While 2022 could present some challenges for the energy sector, public power utilities are well positioned for success this year and beyond thanks to, among other things, a wide range of funding opportunities that will flow from a new federal infrastructure law, said Joy Ditto, President and CEO of the American Public Power Association (APPA), on Jan. 20.
Ditto made her remarks during the U.S. Energy Association’s (USEA) 18th Annual State of the Energy Industry Forum.
Ditto said that implementation of the new infrastructure law “helps with many elements of grid modernization.” The law will result in a “ton of money flowing to our industry and various elements of it and we’re excited to take advantage of it and help our members take advantage of getting those funding opportunities down on the ground and implementing them.”
APPA members now have access to a webpage dedicated to keeping them up to date on activity and funding opportunities related to implementation of the Infrastructure Investment and Jobs Act.
“We’re supportive of robust funding across the board” in areas like electric vehicle infrastructure, hydrogen energy storage, advanced nuclear energy, and carbon, capture, utilization and storage.
She pointed out that public power utilities are leaders when it comes the development of small modular reactors (SMRs) and other advanced nuclear options.
APPA also appreciates the fact that the infrastructure law takes steps to bolster hydropower, Ditto said, noting that the association continues to believe strongly “that we have to maintain and enhance hydropower as a generating source.”
Moreover, APPA is pleased to see that the infrastructure law includes funding to bolster cybersecurity, not just for the overall power sector, but also for APPA and public power utilities specifically.
In 2022, APPA will continue to help bring electricity to Navajo Nation residents through its Light Up Navajo initiative with the Navajo Tribal Utility Authority (NTUA), Ditto noted.
Light Up Navajo III will start in the spring of this year. “We welcome support for that effort,” Ditto said. [Interested public power utilities should contact [email protected] for more information on this important event].
One of the challenges that Ditto sees as likely to continue in 2022 involves interdependency issues, which she said was highlighted during Winter Storm Uri in early 2021. Uri hit the Texas power grid and many other states in the middle of the country.
Ditto pointed out that APPA in 2010 published a report, “Implications of Greater Reliance on Natural Gas in the Electric Sector,” which was presented to the USEA that year. “There were challenges we identified back then in that report that we’re seeing come to fruition.”
But pinpointing challenges that could come about doesn’t always translate into being able to successfully meet those challenges without a visible reference “to what the implications could result in and we, unfortunately,” saw that reference play out with Winter Storm Uri, she said.
“I hope that we can utilize that challenge and make it into an opportunity to address these issues inter-sector and intra-sector to see how we can go back and focus on reliability, as well as maintaining affordability.”
Cybersecurity is another challenge that will remain in 2022 and going forward, Ditto said, noting the continued growth in placing digital components on to the grid.
For its part, the public power community is focused on the value of collaboration with the federal government and with others in the electric sector to proactively address cybersecurity threats, Ditto said.
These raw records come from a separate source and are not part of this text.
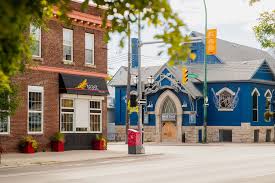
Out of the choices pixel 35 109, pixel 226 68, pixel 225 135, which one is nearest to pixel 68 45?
pixel 35 109

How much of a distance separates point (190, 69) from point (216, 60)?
8.86 ft

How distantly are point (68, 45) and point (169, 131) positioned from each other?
2439 centimetres

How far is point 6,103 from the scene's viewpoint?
20.0m

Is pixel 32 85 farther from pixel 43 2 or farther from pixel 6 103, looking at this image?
pixel 43 2

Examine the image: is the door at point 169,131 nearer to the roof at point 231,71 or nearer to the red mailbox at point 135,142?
the roof at point 231,71

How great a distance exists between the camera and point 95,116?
33.2 m

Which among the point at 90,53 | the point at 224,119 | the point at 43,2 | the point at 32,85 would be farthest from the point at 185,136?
the point at 43,2

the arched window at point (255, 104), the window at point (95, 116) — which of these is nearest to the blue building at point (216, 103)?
the arched window at point (255, 104)

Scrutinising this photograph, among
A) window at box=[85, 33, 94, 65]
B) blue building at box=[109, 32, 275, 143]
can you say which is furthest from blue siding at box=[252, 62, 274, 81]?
window at box=[85, 33, 94, 65]

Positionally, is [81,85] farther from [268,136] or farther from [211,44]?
[268,136]

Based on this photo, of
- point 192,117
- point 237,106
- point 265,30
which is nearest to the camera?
point 265,30

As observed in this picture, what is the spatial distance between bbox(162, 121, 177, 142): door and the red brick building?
20.3 metres

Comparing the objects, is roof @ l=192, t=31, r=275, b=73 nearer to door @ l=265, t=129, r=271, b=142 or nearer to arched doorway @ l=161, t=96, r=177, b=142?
door @ l=265, t=129, r=271, b=142

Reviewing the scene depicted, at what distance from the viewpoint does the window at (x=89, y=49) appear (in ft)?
107
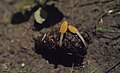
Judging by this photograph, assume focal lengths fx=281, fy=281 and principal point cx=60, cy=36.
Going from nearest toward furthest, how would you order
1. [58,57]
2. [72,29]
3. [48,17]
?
[72,29], [58,57], [48,17]

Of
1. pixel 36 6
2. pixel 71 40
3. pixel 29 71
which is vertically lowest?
pixel 29 71

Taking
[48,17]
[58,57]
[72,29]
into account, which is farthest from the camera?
[48,17]

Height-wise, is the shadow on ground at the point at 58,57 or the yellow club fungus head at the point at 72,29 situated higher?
the yellow club fungus head at the point at 72,29

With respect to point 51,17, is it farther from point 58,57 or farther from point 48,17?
point 58,57

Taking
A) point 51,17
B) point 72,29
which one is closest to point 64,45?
point 72,29

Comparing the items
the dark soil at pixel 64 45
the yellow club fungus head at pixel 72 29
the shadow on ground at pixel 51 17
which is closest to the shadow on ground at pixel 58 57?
the dark soil at pixel 64 45

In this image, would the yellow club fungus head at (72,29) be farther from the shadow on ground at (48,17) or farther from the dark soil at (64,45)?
the shadow on ground at (48,17)

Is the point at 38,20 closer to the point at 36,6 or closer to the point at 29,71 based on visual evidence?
the point at 36,6

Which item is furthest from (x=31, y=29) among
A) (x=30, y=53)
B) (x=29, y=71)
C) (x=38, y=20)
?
(x=29, y=71)
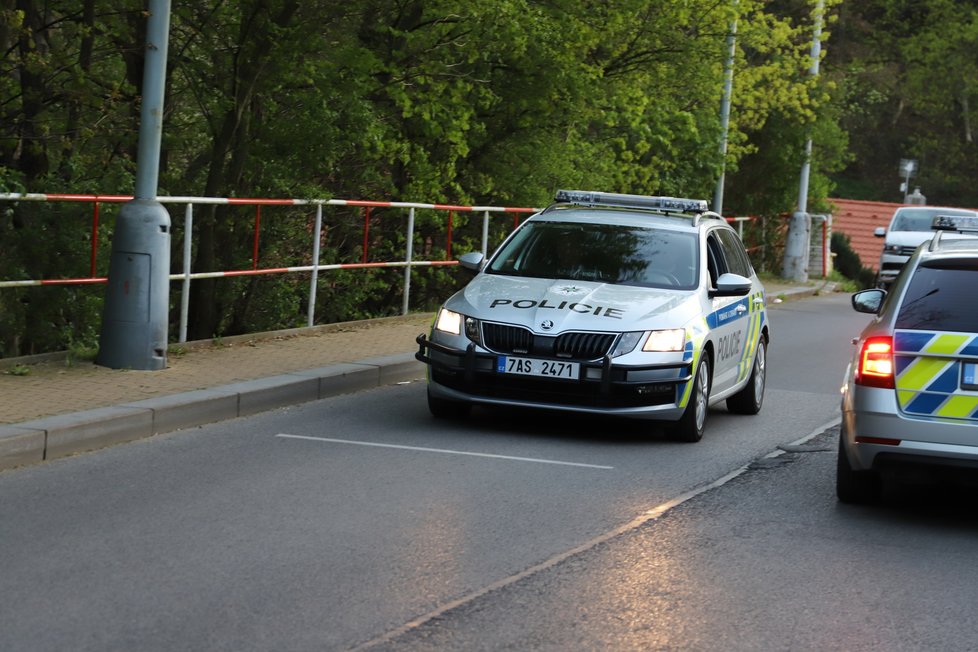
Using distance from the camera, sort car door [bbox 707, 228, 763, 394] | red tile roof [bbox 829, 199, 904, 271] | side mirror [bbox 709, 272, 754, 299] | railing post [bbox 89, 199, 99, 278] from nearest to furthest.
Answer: side mirror [bbox 709, 272, 754, 299] < car door [bbox 707, 228, 763, 394] < railing post [bbox 89, 199, 99, 278] < red tile roof [bbox 829, 199, 904, 271]

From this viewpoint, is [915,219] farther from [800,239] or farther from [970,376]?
[970,376]

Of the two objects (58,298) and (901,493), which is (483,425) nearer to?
(901,493)

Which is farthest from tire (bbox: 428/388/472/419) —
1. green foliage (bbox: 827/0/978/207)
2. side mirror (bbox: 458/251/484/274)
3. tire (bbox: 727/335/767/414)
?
green foliage (bbox: 827/0/978/207)

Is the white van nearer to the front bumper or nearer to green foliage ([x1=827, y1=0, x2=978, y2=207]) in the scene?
the front bumper

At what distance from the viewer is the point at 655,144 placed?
90.9ft

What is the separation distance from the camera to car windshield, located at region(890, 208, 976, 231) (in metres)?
35.2

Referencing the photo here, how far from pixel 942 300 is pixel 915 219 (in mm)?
28511

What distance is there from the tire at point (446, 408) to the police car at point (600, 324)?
0.01 m

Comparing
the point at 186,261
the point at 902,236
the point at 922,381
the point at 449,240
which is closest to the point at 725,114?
the point at 902,236

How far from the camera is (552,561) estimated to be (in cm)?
691

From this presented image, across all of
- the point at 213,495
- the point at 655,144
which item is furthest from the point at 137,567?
the point at 655,144

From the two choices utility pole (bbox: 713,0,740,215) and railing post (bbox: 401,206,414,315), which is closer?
railing post (bbox: 401,206,414,315)

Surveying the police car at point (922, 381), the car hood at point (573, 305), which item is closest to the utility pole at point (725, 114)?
the car hood at point (573, 305)

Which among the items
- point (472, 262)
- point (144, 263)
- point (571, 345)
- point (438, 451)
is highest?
point (472, 262)
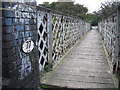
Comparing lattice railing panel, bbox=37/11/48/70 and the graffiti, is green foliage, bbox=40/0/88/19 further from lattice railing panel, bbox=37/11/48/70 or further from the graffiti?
the graffiti

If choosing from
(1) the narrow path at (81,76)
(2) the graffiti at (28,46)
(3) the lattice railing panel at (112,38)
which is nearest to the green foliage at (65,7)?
(3) the lattice railing panel at (112,38)

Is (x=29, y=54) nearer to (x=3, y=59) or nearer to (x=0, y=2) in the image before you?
(x=3, y=59)

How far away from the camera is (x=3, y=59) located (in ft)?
5.67

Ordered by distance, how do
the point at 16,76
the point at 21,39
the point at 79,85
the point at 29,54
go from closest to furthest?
the point at 16,76 < the point at 21,39 < the point at 29,54 < the point at 79,85

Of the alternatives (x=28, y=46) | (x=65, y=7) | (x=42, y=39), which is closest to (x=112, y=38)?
(x=42, y=39)

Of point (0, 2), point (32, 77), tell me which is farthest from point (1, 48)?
point (32, 77)

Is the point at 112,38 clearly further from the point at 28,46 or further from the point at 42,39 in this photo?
the point at 28,46

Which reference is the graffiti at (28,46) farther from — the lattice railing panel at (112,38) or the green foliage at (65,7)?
the green foliage at (65,7)

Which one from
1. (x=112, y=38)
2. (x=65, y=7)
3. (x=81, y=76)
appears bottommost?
(x=81, y=76)

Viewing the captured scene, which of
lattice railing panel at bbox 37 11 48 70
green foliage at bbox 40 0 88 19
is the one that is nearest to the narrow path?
lattice railing panel at bbox 37 11 48 70

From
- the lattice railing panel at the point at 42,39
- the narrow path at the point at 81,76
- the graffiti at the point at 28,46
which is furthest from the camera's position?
the lattice railing panel at the point at 42,39

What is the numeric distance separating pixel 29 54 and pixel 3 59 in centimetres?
57

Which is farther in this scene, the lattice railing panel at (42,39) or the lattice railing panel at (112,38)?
the lattice railing panel at (112,38)

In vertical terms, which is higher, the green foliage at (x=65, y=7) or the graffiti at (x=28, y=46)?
the green foliage at (x=65, y=7)
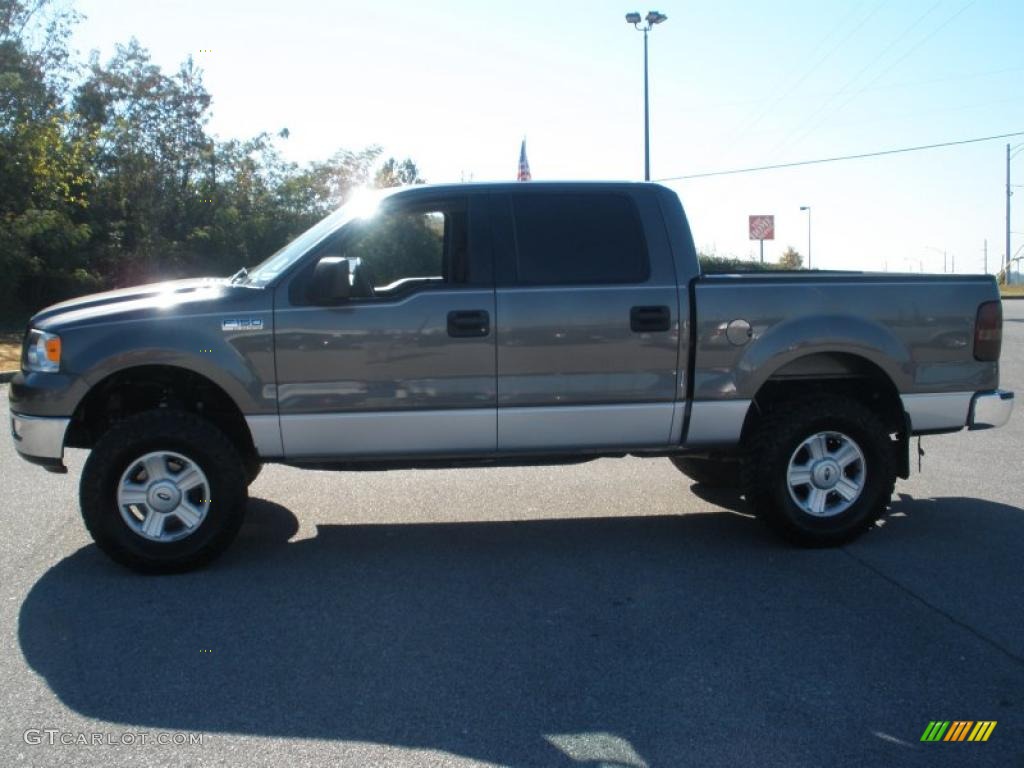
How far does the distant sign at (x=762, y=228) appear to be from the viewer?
2484 cm

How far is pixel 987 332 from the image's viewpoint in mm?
6047

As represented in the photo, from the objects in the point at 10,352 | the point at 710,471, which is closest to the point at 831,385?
the point at 710,471

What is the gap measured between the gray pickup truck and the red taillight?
0.04 feet

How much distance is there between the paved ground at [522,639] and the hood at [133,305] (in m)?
1.38

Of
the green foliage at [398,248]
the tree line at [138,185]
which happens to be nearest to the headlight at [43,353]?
the green foliage at [398,248]

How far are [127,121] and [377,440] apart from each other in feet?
84.8

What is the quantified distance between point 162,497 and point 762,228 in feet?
70.5

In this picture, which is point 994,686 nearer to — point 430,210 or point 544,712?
point 544,712

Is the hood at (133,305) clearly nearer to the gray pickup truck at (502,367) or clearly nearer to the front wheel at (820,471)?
the gray pickup truck at (502,367)

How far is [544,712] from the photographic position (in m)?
3.82

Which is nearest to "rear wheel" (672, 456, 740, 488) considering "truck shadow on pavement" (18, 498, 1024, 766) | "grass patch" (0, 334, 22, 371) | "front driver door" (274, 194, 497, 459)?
"truck shadow on pavement" (18, 498, 1024, 766)

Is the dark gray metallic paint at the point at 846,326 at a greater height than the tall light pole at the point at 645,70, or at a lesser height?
lesser

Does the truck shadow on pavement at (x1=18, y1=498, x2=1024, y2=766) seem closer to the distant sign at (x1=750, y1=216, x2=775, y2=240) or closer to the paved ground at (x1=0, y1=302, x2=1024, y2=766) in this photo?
the paved ground at (x1=0, y1=302, x2=1024, y2=766)

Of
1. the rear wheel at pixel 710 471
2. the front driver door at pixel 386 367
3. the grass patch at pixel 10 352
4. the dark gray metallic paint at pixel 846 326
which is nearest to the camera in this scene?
the front driver door at pixel 386 367
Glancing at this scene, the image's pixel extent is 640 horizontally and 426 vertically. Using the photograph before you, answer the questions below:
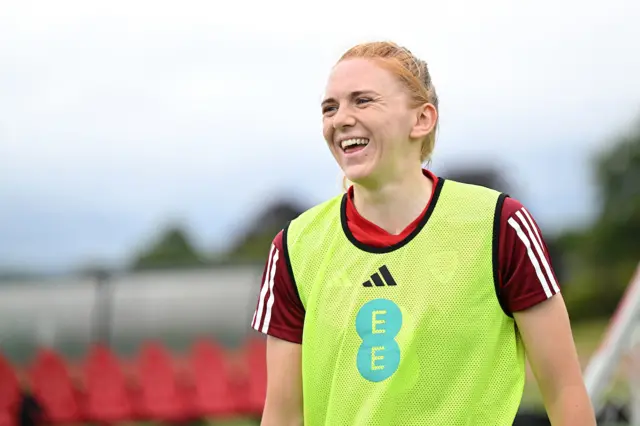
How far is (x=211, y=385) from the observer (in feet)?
38.0

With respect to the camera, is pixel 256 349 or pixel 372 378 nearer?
pixel 372 378

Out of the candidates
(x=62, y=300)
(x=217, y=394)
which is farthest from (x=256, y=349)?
(x=62, y=300)

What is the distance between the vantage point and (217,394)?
454 inches

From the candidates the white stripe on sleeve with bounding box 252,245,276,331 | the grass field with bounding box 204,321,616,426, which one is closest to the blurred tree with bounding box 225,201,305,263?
the grass field with bounding box 204,321,616,426

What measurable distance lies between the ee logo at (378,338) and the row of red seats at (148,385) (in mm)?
8351

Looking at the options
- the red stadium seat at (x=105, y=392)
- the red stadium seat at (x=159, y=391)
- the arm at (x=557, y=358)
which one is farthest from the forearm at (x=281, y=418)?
the red stadium seat at (x=159, y=391)

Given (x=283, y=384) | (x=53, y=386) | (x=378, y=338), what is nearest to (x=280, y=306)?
(x=283, y=384)

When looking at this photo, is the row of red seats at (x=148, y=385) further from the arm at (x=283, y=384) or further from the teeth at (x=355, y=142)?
the teeth at (x=355, y=142)

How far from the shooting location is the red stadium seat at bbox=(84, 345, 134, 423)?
427 inches

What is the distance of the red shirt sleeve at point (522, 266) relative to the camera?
8.29ft

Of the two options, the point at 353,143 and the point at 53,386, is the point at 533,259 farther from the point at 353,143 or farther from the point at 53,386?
the point at 53,386

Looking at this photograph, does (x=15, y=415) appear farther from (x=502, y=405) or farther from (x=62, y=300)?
(x=502, y=405)

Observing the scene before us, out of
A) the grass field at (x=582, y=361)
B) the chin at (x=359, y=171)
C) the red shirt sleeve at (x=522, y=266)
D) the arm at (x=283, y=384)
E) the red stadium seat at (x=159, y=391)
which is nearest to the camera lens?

Public power utilities will continue to make cybersecurity a priority this year and beyond.
On a day-to-day basis, when it comes to cybersecurity efforts, there is probably a need to think differently as an industry, she said. For public power, “we’re thinking about how we provide collective services to our smaller members.”
Meanwhile, on Capitol Hill, questions remain in 2022 about the fate of President Biden’s Build Back Better legislative proposal.
With respect to the climate change element of the proposal, APPA supports a legislative solution “to addressing climate, but with that three-legged stool of sustainability, affordability and reliability at the forefront at all times,” Ditto said.
“Given the uncertainty of what’s going on in Congress on climate, we’re of course anticipating EPA regulation. We know that there are some court decisions pending that could also impact what EPA does in this space.”
Supply chain issues are coming into sharper focus as a 2022 challenge. The supply chain has been on public power’s radar for quite some time, Ditto said, specifically in the context of how secure supply chains are related to digitization and cyber security.
“Now we’re thinking about supply chain more fundamentally,” she said. For example, what is the availability of distribution transformers.
She praised the move by the Department of Energy to issue a request for information (RFI) on energy sector supply chain issues. APPA and the Large Public Power Council recently submitted joint comments in response to the RFI.